My concept of the Incarnation is more straightforward. I see Jesus as showing us God. If he suffers, then in some sense God suffers. Our idea of God should start with Jesus, not with assumptions like impassibility. I think every action of his should be understood in both human and divine terms.
Does suffering imply that God changes, in some inappropriate way? I don't know, because I don't claim to understand the divine nature. The problem is that the Bible is willing to talk about him changing his mind and other things that imply change. Likely this isn't meant literally, but it doesn't appear to me that the Bible is as concerned about impassibility as classical theologians are. I've always assumed that time is different for God than for us, so that in some sense he sees all of history at once. But it seems that Scripture attributes something like experience to him, even if it doesn't hit him the same way it hits us.

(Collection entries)
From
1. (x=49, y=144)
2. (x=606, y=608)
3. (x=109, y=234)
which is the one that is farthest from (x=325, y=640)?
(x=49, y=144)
...
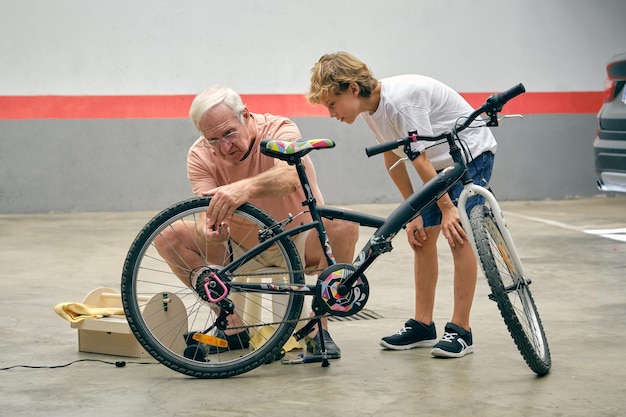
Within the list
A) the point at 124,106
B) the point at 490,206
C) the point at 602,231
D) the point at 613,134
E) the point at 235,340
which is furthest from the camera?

### What you will do
[1] Reproduce part of the passage on divine suffering, beginning at the words "My concept of" and stopping after the words "and divine terms.".
[2] State only the number of lines in the entries that contain the string "point".
The passage on divine suffering and the entries are unrelated to each other.

### Completed exercise
[1]
My concept of the Incarnation is more straightforward. I see Jesus as showing us God. If he suffers, then in some sense God suffers. Our idea of God should start with Jesus, not with assumptions like impassibility. I think every action of his should be understood in both human and divine terms.

[2] 5